What The Years Bring
My friend read Shakespeare’s Hamlet when he was an 18 year-old high school senior. Over the decades he has returned to the story every ten years: at 28, 38, 48, and yes, now at 58. He reports to me that the play is radically different with each reading. The words have not changed, the reader has.
If this fresh experience is true for one who reads, I began to wonder about the one who writes. What we write in our youth may bear no relation to what we think and write in our old age. Which brings me to David, who wrote so many of the Psalms. David, the shepherd boy who became the prophesied hope of Israel, who was then chased by a madman king, then himself became the great king of God’s people. As David aged he became the husband of several wives, the father of many children, and finally an old king—a man with scores to settle. David was, in effect, more than one man: his years and experiences shaped him even as God’s favor and anointing pushed him forward.
When I read David’s psalms I’m left to decide which David wrote what Psalm. Sometimes the introduction of a Psalm tells us plainly, as in Psalm 18 (he was running for his life).

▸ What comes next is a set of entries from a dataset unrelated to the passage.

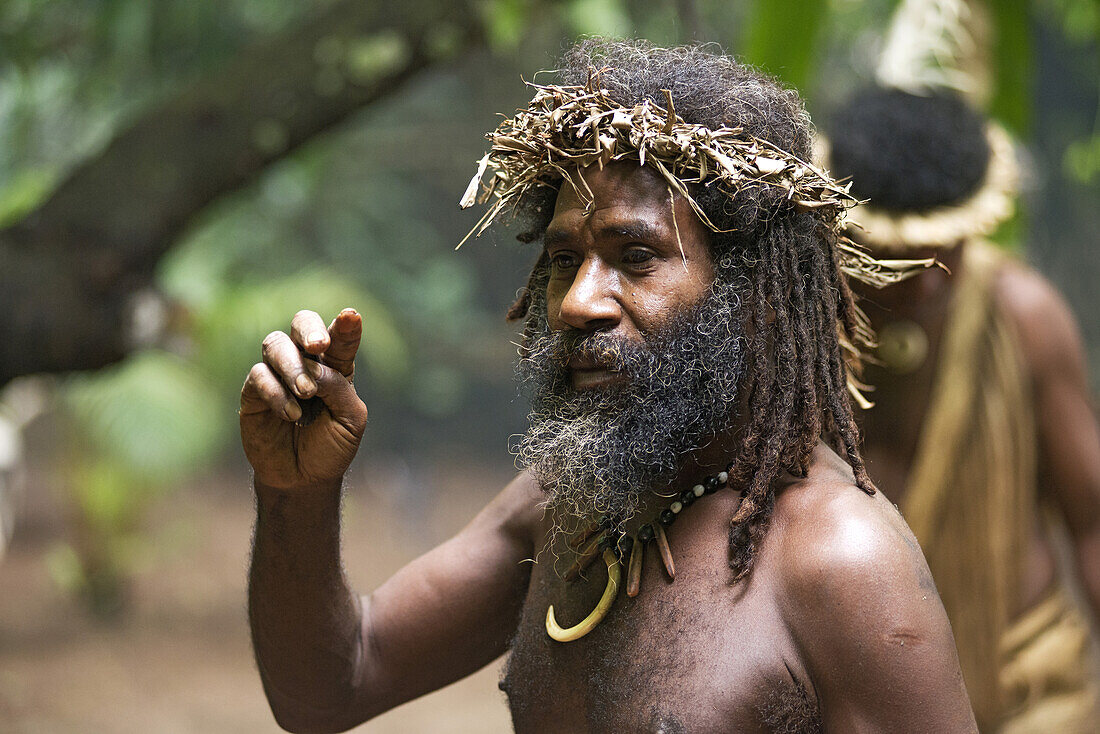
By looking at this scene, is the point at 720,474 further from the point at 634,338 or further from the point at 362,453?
the point at 362,453

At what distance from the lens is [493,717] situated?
6781 millimetres

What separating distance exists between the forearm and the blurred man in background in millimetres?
1522

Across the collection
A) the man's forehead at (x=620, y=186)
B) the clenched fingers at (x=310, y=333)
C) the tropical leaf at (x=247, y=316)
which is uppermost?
the man's forehead at (x=620, y=186)

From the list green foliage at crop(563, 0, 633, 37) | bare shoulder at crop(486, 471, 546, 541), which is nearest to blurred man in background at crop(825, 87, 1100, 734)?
bare shoulder at crop(486, 471, 546, 541)

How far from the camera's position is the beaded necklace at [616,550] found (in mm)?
1799

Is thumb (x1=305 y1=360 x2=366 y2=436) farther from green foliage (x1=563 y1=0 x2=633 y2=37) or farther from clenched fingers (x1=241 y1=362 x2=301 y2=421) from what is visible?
green foliage (x1=563 y1=0 x2=633 y2=37)

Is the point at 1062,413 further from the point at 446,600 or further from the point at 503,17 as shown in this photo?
the point at 503,17

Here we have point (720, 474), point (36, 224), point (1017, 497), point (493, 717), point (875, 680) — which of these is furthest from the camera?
point (493, 717)

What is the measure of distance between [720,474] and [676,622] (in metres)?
0.24

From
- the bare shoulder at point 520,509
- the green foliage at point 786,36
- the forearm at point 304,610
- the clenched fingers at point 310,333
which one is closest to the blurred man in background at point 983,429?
the green foliage at point 786,36

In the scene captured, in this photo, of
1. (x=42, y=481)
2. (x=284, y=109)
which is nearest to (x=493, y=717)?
(x=284, y=109)

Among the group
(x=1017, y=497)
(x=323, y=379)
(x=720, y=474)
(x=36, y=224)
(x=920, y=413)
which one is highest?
(x=323, y=379)

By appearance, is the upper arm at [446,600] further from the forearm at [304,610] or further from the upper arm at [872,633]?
the upper arm at [872,633]

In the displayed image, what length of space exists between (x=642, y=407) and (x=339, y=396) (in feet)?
1.43
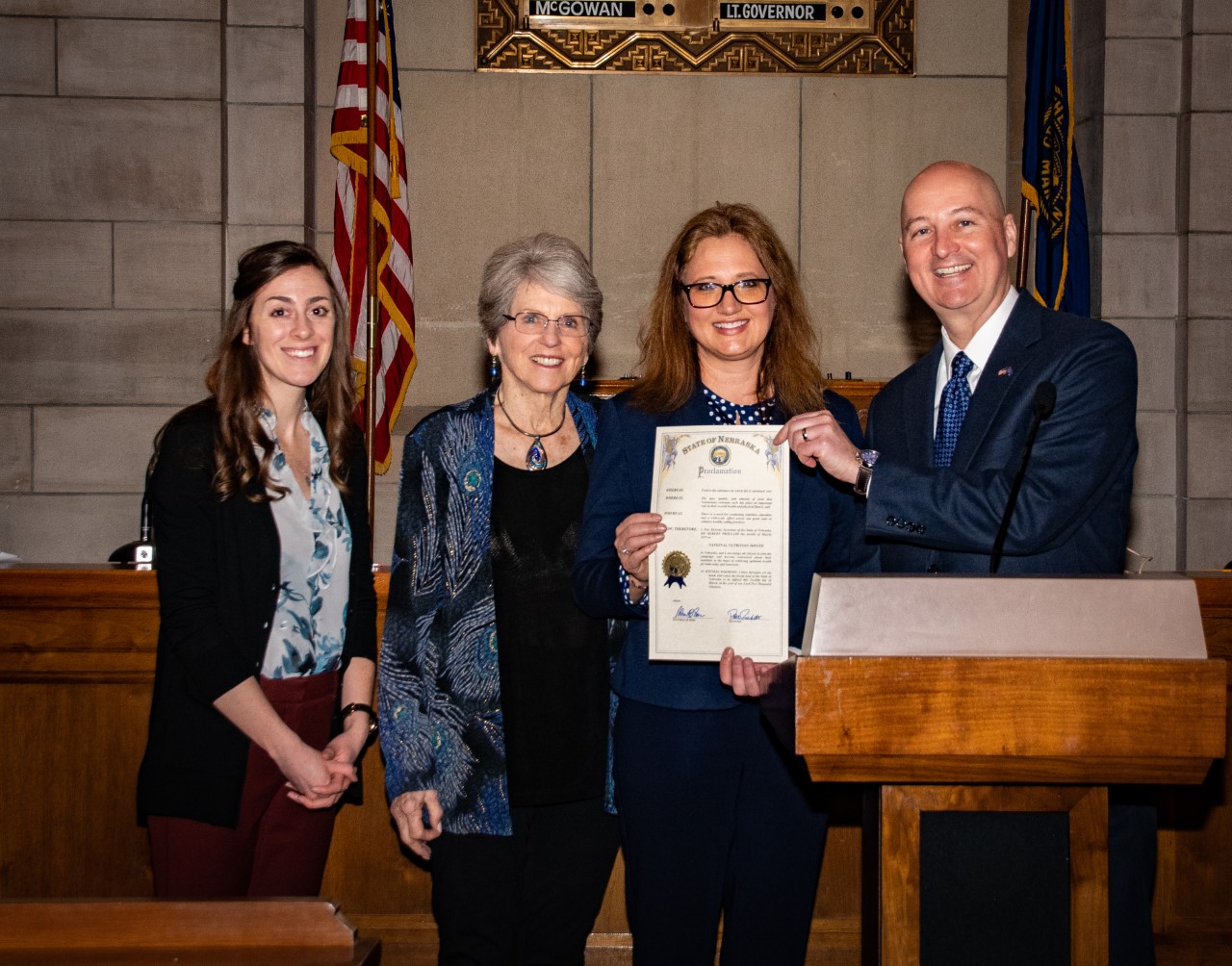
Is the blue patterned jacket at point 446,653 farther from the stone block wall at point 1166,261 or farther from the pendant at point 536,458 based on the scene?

But most often we are simply given the words, “A Psalm of David.” We are left to imagine when each Psalm was written and under what circumstances.

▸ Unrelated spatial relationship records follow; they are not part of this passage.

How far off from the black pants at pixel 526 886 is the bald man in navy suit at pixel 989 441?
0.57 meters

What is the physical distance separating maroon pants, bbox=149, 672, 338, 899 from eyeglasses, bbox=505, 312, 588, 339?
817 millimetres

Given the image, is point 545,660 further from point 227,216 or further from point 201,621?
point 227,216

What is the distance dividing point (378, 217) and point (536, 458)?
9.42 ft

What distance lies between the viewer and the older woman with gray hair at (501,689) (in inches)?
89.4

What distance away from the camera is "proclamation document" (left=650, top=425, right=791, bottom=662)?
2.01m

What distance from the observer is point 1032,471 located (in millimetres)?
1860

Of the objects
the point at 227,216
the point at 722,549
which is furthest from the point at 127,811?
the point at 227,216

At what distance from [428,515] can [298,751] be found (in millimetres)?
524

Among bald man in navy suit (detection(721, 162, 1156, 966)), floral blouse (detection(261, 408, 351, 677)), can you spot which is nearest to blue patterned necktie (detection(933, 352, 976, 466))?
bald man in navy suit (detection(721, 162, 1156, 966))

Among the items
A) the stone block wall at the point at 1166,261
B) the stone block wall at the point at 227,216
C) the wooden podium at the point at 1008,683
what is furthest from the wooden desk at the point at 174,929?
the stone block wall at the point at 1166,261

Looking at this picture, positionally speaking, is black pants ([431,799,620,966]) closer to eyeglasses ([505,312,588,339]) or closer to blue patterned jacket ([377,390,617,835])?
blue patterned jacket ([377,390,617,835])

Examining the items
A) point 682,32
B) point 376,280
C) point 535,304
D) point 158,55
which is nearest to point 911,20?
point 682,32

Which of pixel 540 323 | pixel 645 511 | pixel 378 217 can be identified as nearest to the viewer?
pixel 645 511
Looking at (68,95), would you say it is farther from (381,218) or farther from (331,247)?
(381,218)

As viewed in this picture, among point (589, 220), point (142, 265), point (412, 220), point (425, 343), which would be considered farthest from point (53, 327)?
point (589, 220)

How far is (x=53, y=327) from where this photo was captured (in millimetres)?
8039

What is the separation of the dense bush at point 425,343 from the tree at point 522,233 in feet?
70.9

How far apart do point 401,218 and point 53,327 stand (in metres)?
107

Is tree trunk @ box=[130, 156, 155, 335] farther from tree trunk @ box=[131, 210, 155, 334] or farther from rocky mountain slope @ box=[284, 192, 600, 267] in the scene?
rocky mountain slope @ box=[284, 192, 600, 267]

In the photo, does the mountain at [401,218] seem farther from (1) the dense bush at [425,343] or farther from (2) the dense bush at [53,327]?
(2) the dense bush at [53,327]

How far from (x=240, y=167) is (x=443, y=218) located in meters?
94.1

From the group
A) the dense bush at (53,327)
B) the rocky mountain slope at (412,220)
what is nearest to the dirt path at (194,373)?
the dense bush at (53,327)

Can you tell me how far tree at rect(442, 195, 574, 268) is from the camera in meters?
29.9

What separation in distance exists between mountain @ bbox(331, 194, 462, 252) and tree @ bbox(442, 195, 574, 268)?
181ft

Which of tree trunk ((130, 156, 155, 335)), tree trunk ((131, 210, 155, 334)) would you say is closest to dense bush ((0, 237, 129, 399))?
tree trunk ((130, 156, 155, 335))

Here is an exercise in spiritual imagination: take David’s most famous Psalm—number 23—and imagine it from the mouth of young David, the shepherd boy.

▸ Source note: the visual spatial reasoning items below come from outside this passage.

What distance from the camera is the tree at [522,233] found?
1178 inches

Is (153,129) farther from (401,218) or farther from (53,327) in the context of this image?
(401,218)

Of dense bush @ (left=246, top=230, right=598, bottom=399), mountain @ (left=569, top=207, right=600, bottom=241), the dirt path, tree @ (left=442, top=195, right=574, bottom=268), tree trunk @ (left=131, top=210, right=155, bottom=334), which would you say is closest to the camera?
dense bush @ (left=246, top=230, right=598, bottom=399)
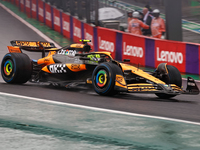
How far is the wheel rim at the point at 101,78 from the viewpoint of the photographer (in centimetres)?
743

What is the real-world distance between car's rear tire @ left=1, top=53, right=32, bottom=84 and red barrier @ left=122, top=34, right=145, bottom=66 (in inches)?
216

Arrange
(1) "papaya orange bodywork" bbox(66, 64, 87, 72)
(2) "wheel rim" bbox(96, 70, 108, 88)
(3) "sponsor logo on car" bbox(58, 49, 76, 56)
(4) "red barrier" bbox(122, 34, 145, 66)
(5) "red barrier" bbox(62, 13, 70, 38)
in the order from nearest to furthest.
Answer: (2) "wheel rim" bbox(96, 70, 108, 88) → (1) "papaya orange bodywork" bbox(66, 64, 87, 72) → (3) "sponsor logo on car" bbox(58, 49, 76, 56) → (4) "red barrier" bbox(122, 34, 145, 66) → (5) "red barrier" bbox(62, 13, 70, 38)

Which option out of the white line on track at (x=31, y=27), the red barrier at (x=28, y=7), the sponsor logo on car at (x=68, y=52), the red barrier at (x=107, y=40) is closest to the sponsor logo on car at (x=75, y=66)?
the sponsor logo on car at (x=68, y=52)

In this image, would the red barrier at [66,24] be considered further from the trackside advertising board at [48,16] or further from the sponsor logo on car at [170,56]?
the sponsor logo on car at [170,56]

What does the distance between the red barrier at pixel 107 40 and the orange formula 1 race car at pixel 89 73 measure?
5223 millimetres

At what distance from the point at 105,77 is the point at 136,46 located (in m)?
6.64

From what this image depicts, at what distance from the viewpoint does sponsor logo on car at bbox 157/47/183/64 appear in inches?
479

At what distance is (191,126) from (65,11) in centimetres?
1605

Then read it again, this time hearing the words of a young man on the run for his life against the murderous rage of the insane King Saul.
Or yet again as the newly crowned king of all Israel.
Or (finally) yet again as the dying king who has witnessed the death of his own children and the infighting among those who want to succeed him to the throne.
Or, in a darker vein, take any of the Psalms where David cries out for God’s justice and rescue, or even for God to take vengeance on David’s enemies: the kind of Psalms C.S. Lewis says could only be written by “ferocious, self-pitying, barbaric men.” (As just one example take a quick look at Psalm 28). As I read these Psalms I imagine a very young David, someone unaware of the events he will face in the decades to come. In the passing years David will discover he himself is capable of lust, adultery, intrigue, murder, and pride. It's a cautionary tale of self-righteousness. Or perhaps not. Perhaps it is a comforting notion that even someone “after God’s own heart” can feel and think such thoughts. Or more simply still, that David was human, no different from you or me. We do not know what the years will bring, or what the events of life will surface in our own feelings and actions.
This exercise can lead us to greater insight, and what’s more, it can lead us to greater humility. The kind of grace which could seal our lips when we are tempted to criticize others because we are so convinced of the rightness of our cause, never realizing that even when we are on the “right side” of an issue, God looks at our hearts and actions far more than our opinions.
Will we be like young David, who rails and demands divine action (or worse, human action) or will we become the kind of person who enters each day with humility, recognizing the fact that our future holds experiences—and attitudes—for which we are not yet prepared?